Exact repetition of the whole listing is what this exercise asks for.

DATA PROVIDED —
──────────

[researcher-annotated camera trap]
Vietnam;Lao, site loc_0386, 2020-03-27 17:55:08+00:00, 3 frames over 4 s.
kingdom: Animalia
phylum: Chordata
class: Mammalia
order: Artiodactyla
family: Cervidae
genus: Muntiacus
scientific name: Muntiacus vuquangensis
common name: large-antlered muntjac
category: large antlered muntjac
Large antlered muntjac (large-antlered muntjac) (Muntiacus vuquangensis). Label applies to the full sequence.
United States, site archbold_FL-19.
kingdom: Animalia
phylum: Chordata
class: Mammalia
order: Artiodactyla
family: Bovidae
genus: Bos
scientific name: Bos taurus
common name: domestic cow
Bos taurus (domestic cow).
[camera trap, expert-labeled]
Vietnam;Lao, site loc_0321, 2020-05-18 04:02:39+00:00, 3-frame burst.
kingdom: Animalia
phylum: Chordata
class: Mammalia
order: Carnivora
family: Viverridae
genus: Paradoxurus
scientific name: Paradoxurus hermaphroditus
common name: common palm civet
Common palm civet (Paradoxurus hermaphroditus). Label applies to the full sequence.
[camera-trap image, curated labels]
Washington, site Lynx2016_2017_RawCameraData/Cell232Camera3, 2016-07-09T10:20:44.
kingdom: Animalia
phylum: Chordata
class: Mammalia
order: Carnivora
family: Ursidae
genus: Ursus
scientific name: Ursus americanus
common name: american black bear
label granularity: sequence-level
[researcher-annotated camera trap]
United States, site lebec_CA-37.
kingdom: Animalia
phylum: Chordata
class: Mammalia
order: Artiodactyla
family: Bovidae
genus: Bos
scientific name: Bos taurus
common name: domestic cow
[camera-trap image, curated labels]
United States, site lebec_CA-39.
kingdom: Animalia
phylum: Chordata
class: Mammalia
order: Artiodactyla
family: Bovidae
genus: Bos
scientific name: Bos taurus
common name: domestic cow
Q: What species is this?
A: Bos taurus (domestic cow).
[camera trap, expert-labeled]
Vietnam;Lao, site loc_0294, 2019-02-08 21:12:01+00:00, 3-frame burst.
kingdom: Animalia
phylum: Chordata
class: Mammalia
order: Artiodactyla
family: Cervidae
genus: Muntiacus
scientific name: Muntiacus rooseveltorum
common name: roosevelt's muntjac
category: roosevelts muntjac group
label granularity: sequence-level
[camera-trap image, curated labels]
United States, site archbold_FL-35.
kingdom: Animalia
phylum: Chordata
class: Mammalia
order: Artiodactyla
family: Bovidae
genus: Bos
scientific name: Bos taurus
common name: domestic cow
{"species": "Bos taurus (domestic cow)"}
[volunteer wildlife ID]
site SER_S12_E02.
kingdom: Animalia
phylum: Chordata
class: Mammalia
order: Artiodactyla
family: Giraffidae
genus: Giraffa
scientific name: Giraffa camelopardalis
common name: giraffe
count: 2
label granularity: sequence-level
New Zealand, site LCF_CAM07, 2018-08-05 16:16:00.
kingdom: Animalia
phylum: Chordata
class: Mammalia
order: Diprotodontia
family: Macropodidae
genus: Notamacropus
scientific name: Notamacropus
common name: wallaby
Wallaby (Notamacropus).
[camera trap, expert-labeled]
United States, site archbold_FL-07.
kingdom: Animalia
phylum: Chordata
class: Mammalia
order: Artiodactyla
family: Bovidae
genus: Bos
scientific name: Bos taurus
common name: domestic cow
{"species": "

──────────

RESPONSE TO THE EXERCISE —
[researcher-annotated camera trap]
Vietnam;Lao, site loc_0386, 2020-03-27 17:55:08+00:00, 3 frames over 4 s.
kingdom: Animalia
phylum: Chordata
class: Mammalia
order: Artiodactyla
family: Cervidae
genus: Muntiacus
scientific name: Muntiacus vuquangensis
common name: large-antlered muntjac
category: large antlered muntjac
Large antlered muntjac (large-antlered muntjac) (Muntiacus vuquangensis). Label applies to the full sequence.
United States, site archbold_FL-19.
kingdom: Animalia
phylum: Chordata
class: Mammalia
order: Artiodactyla
family: Bovidae
genus: Bos
scientific name: Bos taurus
common name: domestic cow
Bos taurus (domestic cow).
[camera trap, expert-labeled]
Vietnam;Lao, site loc_0321, 2020-05-18 04:02:39+00:00, 3-frame burst.
kingdom: Animalia
phylum: Chordata
class: Mammalia
order: Carnivora
family: Viverridae
genus: Paradoxurus
scientific name: Paradoxurus hermaphroditus
common name: common palm civet
Common palm civet (Paradoxurus hermaphroditus). Label applies to the full sequence.
[camera-trap image, curated labels]
Washington, site Lynx2016_2017_RawCameraData/Cell232Camera3, 2016-07-09T10:20:44.
kingdom: Animalia
phylum: Chordata
class: Mammalia
order: Carnivora
family: Ursidae
genus: Ursus
scientific name: Ursus americanus
common name: american black bear
label granularity: sequence-level
[researcher-annotated camera trap]
United States, site lebec_CA-37.
kingdom: Animalia
phylum: Chordata
class: Mammalia
order: Artiodactyla
family: Bovidae
genus: Bos
scientific name: Bos taurus
common name: domestic cow
[camera-trap image, curated labels]
United States, site lebec_CA-39.
kingdom: Animalia
phylum: Chordata
class: Mammalia
order: Artiodactyla
family: Bovidae
genus: Bos
scientific name: Bos taurus
common name: domestic cow
Q: What species is this?
A: Bos taurus (domestic cow).
[camera trap, expert-labeled]
Vietnam;Lao, site loc_0294, 2019-02-08 21:12:01+00:00, 3-frame burst.
kingdom: Animalia
phylum: Chordata
class: Mammalia
order: Artiodactyla
family: Cervidae
genus: Muntiacus
scientific name: Muntiacus rooseveltorum
common name: roosevelt's muntjac
category: roosevelts muntjac group
label granularity: sequence-level
[camera-trap image, curated labels]
United States, site archbold_FL-35.
kingdom: Animalia
phylum: Chordata
class: Mammalia
order: Artiodactyla
family: Bovidae
genus: Bos
scientific name: Bos taurus
common name: domestic cow
{"species": "Bos taurus (domestic cow)"}
[volunteer wildlife ID]
site SER_S12_E02.
kingdom: Animalia
phylum: Chordata
class: Mammalia
order: Artiodactyla
family: Giraffidae
genus: Giraffa
scientific name: Giraffa camelopardalis
common name: giraffe
count: 2
label granularity: sequence-level
New Zealand, site LCF_CAM07, 2018-08-05 16:16:00.
kingdom: Animalia
phylum: Chordata
class: Mammalia
order: Diprotodontia
family: Macropodidae
genus: Notamacropus
scientific name: Notamacropus
common name: wallaby
Wallaby (Notamacropus).
[camera trap, expert-labeled]
United States, site archbold_FL-07.
kingdom: Animalia
phylum: Chordata
class: Mammalia
order: Artiodactyla
family: Bovidae
genus: Bos
scientific name: Bos taurus
common name: domestic cow
{"species": "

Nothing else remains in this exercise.